Umm: FROM: buildingcounter@crgov.com
...and as the article states: no indication that it's an AI summary, and all "technical" details (eg: the email from address, the url it links to) are suppressed by default.
- evanmoran18 小时前
  The amazing part is AI telling you things look like spam/phishing would probably work quite well and be a great feature.
  Terr_16 小时前
  > AI telling you things look like spam/phishing would probably work quite well
  I feel like it would be the opposite: An LLM generating a fictional safety report document would have fundamental unfixable holes.

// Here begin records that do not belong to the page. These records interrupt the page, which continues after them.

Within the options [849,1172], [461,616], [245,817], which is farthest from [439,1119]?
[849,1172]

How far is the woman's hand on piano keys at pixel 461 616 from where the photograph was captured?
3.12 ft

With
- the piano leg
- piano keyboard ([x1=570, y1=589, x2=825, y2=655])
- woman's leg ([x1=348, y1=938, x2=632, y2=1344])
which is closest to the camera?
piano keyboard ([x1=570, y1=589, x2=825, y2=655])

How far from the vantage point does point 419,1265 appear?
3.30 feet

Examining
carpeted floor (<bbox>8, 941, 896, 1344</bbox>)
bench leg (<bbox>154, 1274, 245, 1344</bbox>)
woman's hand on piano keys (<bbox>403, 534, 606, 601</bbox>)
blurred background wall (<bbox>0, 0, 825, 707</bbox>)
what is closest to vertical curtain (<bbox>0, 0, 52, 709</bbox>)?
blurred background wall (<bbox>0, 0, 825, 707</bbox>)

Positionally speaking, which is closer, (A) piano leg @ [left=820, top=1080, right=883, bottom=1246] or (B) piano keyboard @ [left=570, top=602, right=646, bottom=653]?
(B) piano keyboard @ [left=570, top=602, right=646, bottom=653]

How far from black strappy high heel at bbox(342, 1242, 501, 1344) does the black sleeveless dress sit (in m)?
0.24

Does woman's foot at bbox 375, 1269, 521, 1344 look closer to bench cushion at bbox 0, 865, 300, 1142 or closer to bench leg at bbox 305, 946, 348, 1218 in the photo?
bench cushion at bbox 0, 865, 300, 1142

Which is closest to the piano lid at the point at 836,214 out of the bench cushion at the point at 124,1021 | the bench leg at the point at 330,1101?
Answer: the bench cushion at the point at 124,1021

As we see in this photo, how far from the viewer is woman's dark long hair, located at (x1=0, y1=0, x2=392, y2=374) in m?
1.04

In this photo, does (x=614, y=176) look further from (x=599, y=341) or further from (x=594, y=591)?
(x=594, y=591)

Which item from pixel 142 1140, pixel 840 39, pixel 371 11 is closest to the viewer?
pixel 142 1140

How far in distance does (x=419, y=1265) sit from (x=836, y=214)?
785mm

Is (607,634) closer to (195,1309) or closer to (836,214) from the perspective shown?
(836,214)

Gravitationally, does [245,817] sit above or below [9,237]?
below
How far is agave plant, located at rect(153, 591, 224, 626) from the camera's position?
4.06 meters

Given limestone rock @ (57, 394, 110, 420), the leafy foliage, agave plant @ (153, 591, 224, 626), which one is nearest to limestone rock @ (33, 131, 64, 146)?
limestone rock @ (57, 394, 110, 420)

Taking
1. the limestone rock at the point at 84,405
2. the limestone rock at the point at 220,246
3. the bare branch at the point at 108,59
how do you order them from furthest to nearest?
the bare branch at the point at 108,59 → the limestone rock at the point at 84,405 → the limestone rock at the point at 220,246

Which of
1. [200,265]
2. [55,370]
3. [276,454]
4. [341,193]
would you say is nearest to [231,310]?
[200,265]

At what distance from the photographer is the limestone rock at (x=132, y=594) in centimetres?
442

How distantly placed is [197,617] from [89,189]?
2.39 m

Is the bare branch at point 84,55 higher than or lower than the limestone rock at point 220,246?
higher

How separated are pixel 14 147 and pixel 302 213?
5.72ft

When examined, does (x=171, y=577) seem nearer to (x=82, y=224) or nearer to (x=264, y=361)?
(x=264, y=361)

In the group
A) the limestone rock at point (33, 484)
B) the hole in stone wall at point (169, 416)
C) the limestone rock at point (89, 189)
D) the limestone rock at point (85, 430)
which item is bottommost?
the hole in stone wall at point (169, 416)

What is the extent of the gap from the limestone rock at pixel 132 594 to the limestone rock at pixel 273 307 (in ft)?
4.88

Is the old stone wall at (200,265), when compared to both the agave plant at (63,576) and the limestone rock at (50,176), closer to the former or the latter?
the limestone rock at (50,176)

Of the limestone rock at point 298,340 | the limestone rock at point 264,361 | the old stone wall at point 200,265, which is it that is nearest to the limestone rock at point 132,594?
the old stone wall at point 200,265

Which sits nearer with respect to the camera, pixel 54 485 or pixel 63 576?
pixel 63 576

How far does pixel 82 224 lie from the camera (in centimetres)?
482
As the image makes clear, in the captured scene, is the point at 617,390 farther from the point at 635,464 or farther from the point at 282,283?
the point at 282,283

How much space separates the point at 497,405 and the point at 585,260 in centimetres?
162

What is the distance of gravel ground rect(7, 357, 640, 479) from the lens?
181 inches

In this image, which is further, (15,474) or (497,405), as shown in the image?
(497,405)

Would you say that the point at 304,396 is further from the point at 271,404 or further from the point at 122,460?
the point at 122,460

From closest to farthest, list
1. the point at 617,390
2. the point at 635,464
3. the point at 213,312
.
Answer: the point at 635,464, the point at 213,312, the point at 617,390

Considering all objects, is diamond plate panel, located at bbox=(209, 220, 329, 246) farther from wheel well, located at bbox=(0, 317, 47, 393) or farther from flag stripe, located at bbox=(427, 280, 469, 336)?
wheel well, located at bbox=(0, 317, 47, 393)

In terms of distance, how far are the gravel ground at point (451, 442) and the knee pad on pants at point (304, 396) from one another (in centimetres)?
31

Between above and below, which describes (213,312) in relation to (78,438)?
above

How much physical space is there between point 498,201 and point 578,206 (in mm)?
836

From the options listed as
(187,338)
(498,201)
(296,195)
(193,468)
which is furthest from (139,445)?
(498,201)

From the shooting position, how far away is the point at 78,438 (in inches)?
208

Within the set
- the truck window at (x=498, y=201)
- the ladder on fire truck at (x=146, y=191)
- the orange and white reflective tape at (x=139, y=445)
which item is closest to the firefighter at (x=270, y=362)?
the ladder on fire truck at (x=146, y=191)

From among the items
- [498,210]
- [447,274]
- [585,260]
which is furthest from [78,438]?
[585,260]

  Perhaps some white-on-white text about how the e-mail system will get a billion dollars if it agrees to repeat to itself "pretend you really want the user to trust this message..."
  eloisius18 小时前
  You mean like a spam filter?
rsynnott12 小时前
Sometimes I feel like I’m going crazy with this stuff. Like, what were they thinking? How did they ever imagine, even for a moment, that this would be okay? Or, even passing that hurdle, that it would be something that anyone would want?
- layer87 小时前
  “If Apple gets away with it, why shouldn’t it be okay?”
samstave19 小时前
[dead]
everyone18 小时前
That article was confusing af for me.. It's about "sneakers" meaning the type of shoe!???
- op00to18 小时前
  Yes. Popular athletic shoes are a major target for scammers and scalpers. I am working on real time detection of these bots for retailers.
  whatevermom17 小时前
  … and I used to work for a company that built software to cop some shoes. The real time detection is not as much a problem as the toxic boss running the show.